====== DATA FOR PROCESSING ======
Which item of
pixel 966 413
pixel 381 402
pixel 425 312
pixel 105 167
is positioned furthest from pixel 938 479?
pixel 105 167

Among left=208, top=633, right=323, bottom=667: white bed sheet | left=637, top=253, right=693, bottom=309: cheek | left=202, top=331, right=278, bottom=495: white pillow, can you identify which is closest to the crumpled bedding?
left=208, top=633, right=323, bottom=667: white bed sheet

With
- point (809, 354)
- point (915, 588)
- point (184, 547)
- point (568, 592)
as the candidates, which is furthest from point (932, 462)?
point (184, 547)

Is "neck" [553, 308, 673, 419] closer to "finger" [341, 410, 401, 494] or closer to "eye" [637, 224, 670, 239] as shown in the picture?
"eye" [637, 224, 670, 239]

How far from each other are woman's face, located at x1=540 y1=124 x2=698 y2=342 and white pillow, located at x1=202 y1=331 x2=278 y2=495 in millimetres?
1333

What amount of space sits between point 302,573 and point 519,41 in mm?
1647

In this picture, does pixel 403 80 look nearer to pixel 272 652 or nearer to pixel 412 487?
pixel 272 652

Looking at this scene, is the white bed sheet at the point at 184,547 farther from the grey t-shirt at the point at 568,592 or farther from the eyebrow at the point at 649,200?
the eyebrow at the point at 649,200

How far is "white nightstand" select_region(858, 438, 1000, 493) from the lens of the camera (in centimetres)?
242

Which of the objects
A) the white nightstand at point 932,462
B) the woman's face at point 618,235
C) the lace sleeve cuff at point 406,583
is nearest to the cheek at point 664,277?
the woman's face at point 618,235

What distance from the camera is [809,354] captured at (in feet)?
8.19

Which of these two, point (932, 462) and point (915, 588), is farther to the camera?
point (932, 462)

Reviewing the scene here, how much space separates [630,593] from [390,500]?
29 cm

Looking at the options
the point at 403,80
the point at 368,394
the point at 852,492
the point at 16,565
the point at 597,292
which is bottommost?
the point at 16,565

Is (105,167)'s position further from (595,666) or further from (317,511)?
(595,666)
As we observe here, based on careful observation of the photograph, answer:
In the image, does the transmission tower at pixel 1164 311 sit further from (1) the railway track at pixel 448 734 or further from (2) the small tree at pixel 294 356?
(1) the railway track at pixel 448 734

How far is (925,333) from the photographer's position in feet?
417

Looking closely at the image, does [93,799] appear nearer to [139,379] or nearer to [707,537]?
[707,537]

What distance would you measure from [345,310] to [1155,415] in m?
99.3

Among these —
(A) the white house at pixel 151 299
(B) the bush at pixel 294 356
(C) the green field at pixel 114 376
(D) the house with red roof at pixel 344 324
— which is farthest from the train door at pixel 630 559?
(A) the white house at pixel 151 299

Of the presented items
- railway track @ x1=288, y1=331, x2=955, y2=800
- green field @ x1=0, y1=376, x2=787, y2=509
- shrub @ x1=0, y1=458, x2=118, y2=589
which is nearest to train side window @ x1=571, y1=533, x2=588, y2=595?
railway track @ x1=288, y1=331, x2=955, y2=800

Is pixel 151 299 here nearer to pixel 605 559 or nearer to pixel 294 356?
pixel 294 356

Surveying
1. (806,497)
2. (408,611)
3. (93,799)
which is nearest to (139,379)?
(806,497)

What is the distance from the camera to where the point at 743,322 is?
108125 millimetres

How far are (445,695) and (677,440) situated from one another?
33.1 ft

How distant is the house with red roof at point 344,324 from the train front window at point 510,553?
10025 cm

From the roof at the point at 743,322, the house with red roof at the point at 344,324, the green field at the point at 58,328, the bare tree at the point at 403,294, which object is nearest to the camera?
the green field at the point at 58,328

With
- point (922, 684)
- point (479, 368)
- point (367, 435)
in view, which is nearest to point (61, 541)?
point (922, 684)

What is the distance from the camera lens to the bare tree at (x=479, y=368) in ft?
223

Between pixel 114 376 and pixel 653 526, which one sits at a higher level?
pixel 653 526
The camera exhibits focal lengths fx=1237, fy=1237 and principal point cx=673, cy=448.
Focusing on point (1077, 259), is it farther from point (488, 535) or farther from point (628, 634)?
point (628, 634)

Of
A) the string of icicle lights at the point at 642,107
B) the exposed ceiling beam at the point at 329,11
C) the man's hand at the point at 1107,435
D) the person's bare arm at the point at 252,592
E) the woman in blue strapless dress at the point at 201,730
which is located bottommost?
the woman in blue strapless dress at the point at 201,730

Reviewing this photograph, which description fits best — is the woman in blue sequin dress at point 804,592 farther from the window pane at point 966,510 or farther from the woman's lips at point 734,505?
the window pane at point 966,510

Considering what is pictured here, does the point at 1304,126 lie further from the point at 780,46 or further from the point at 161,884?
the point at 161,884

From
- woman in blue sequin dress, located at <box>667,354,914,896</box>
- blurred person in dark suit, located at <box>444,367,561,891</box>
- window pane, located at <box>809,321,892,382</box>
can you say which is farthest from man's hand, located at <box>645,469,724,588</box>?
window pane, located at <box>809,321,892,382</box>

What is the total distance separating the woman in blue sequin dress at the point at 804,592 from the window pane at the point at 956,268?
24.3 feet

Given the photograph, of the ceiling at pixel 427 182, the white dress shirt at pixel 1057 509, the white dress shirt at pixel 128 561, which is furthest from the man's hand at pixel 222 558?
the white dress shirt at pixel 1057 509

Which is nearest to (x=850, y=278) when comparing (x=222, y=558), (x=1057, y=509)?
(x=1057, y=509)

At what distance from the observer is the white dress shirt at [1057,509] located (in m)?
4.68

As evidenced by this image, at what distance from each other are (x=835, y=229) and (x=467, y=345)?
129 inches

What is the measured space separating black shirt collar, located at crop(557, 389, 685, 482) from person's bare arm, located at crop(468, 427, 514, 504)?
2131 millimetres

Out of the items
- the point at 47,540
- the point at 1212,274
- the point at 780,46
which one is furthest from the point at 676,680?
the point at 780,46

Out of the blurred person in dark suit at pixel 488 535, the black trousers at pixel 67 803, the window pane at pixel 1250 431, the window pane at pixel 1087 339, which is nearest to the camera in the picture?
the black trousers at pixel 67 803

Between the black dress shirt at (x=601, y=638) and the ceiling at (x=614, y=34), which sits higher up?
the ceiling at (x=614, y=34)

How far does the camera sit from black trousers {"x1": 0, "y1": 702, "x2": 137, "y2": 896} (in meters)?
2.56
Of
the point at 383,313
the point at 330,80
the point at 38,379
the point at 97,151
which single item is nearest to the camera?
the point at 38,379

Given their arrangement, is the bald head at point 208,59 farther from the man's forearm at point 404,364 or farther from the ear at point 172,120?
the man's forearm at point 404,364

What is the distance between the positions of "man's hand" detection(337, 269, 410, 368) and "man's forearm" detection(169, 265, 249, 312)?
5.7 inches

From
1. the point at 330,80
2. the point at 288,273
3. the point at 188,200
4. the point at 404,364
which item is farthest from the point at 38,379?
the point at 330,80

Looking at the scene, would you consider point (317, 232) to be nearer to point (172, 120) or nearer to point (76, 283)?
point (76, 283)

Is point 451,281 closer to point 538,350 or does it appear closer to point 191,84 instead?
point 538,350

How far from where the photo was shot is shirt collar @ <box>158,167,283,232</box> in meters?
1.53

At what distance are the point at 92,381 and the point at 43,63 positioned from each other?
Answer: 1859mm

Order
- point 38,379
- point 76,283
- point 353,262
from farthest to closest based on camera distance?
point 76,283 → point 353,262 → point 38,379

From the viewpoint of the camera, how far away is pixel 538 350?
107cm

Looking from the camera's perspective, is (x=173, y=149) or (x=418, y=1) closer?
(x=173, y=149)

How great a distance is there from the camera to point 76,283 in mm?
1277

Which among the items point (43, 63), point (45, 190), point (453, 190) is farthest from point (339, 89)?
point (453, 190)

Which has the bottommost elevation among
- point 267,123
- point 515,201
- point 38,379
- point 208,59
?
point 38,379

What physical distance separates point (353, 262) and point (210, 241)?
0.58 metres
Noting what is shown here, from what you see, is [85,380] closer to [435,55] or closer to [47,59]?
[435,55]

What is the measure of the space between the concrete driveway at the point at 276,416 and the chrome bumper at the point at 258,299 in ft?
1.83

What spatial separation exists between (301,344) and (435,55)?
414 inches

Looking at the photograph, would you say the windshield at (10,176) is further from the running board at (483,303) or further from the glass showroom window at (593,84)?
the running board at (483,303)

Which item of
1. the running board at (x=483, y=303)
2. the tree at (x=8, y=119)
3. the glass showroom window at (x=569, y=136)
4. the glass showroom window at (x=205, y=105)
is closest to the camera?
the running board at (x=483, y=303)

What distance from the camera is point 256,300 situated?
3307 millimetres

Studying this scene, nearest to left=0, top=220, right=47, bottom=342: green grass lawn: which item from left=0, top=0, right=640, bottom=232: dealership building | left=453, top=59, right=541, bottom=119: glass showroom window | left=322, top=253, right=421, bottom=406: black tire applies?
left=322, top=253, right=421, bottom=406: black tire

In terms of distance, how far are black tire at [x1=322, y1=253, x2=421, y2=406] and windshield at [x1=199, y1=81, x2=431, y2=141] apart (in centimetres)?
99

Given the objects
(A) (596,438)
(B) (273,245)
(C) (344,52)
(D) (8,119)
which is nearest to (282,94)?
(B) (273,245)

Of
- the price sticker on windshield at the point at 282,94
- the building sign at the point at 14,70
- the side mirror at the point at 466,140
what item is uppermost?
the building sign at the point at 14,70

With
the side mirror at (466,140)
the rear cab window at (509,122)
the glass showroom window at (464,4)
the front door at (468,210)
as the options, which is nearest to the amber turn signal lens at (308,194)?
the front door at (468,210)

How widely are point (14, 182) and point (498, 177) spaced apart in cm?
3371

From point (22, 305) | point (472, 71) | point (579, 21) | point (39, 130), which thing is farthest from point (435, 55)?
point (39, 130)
======
- _THE PROBLEM_:
How many lines in the material above contain the string "cheek", with case counting? Reply with only the number.

- _EXPECTED ANSWER_:
2